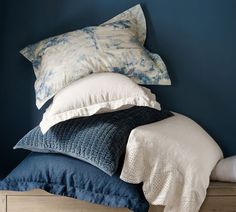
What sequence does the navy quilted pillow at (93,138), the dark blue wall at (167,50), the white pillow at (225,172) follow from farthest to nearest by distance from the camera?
the dark blue wall at (167,50) < the white pillow at (225,172) < the navy quilted pillow at (93,138)

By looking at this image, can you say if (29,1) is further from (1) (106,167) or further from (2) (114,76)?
(1) (106,167)

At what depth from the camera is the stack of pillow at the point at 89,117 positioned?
61.8 inches

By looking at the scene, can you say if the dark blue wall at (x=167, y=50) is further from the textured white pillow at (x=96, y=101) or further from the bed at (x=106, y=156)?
the textured white pillow at (x=96, y=101)

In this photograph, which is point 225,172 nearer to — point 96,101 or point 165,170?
point 165,170

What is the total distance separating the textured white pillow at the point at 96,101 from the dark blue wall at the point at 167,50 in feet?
1.46

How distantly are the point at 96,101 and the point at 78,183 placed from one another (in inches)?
12.3

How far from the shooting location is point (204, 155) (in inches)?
68.2

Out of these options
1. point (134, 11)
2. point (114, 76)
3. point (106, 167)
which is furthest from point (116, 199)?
point (134, 11)

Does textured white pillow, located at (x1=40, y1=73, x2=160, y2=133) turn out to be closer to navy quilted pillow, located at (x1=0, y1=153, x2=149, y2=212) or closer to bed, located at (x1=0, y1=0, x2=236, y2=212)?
bed, located at (x1=0, y1=0, x2=236, y2=212)

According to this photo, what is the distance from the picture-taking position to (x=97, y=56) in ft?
6.10

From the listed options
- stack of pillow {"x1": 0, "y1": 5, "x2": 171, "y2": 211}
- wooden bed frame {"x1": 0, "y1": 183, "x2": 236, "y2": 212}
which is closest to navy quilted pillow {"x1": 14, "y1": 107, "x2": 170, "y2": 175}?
stack of pillow {"x1": 0, "y1": 5, "x2": 171, "y2": 211}

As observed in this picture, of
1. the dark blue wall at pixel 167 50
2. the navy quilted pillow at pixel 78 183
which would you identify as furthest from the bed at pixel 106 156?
the dark blue wall at pixel 167 50

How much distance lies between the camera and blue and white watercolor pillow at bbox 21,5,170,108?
1.81 metres

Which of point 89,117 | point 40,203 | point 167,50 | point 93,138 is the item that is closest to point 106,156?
point 93,138
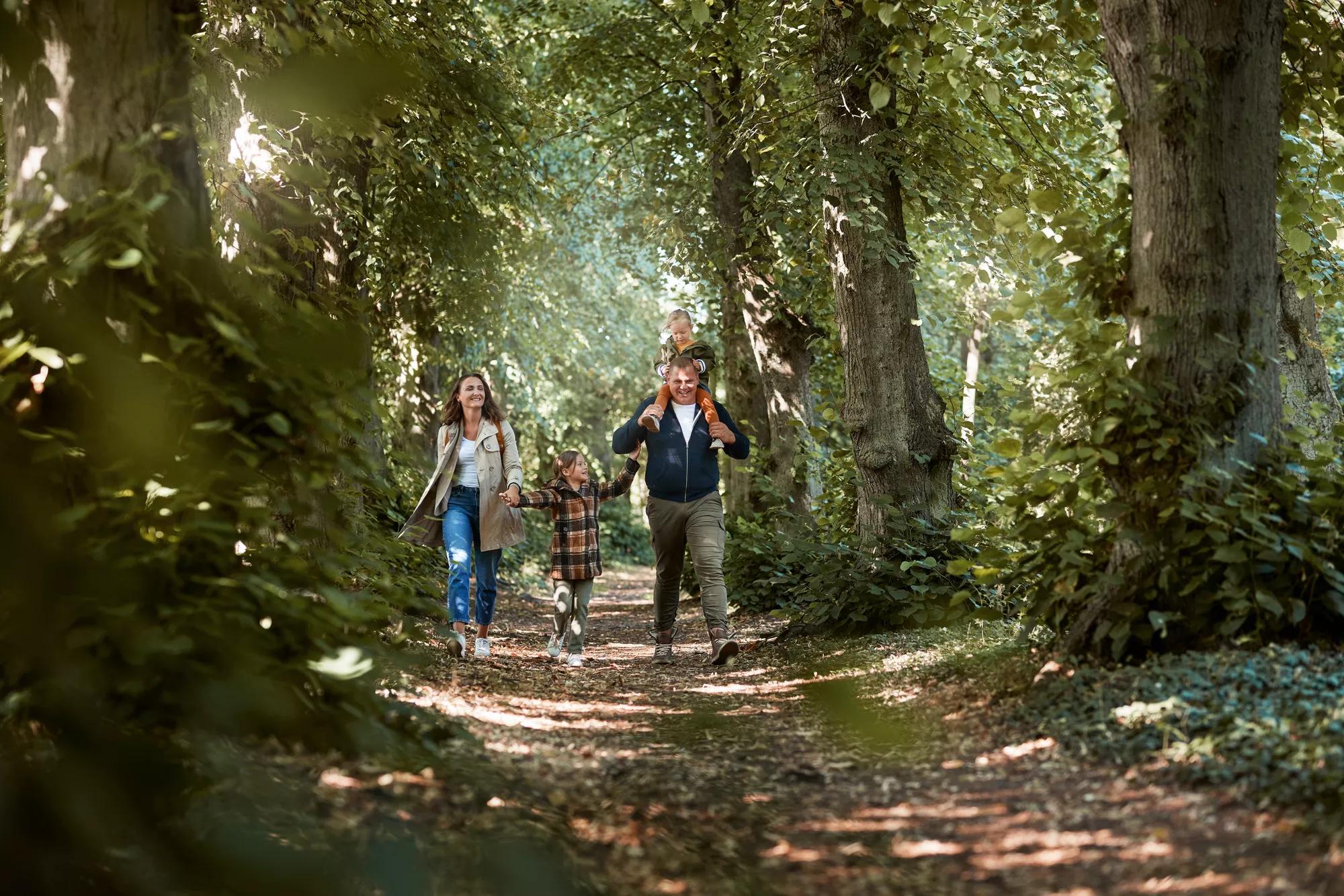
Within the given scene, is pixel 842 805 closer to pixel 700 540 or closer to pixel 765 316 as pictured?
pixel 700 540

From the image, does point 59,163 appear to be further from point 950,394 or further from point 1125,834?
point 950,394

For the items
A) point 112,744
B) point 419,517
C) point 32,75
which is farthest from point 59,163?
point 419,517

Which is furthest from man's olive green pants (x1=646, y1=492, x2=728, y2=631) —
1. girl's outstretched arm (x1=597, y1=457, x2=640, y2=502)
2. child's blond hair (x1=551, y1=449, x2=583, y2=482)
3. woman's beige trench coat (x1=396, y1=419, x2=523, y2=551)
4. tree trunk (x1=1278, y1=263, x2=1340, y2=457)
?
A: tree trunk (x1=1278, y1=263, x2=1340, y2=457)

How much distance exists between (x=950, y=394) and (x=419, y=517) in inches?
266

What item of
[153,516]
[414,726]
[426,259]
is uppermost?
[426,259]

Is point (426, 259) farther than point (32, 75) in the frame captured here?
Yes

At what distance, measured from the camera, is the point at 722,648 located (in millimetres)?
9555

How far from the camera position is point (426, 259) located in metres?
15.9

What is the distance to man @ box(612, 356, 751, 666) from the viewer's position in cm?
941

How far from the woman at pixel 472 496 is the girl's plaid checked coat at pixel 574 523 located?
27 cm

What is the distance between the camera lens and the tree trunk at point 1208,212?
596cm

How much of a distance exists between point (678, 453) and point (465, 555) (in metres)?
1.81

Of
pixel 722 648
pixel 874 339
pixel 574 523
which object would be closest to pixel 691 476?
pixel 574 523

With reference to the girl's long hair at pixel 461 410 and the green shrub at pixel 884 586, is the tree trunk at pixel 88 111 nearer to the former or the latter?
the girl's long hair at pixel 461 410
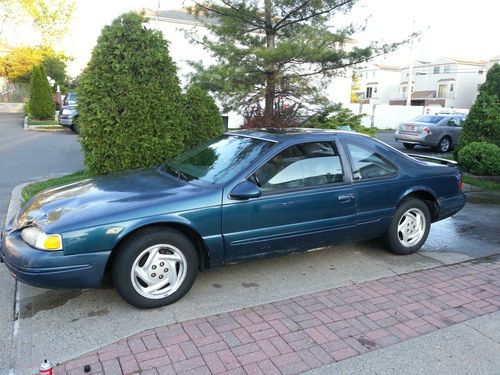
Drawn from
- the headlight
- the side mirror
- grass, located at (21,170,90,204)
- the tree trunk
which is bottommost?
grass, located at (21,170,90,204)

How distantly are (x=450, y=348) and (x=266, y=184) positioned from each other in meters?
1.95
════
OBJECTIVE =>
Copy out, word for word, the lines from the one containing "What is the distance between" through the end of the entries, omitting the pictures.

WORKED SOLUTION =>
What is the distance between the camera lens and the tree trunk at point 1208,212?
596cm

How much of a distance exists between point (678, 453) and point (465, 555) (in metres)?
1.81

Of
pixel 722 648
pixel 874 339
pixel 574 523
which object would be closest to pixel 691 476?
pixel 574 523

With reference to the girl's long hair at pixel 461 410 and the green shrub at pixel 884 586, is the tree trunk at pixel 88 111 nearer to the former or the latter?
the girl's long hair at pixel 461 410
Drawn from
- the headlight
- the side mirror
- grass, located at (21,170,90,204)
- the tree trunk
which is bottommost?
grass, located at (21,170,90,204)

How distantly are (x=450, y=348) and (x=266, y=184) positioned from each other in meters?
1.95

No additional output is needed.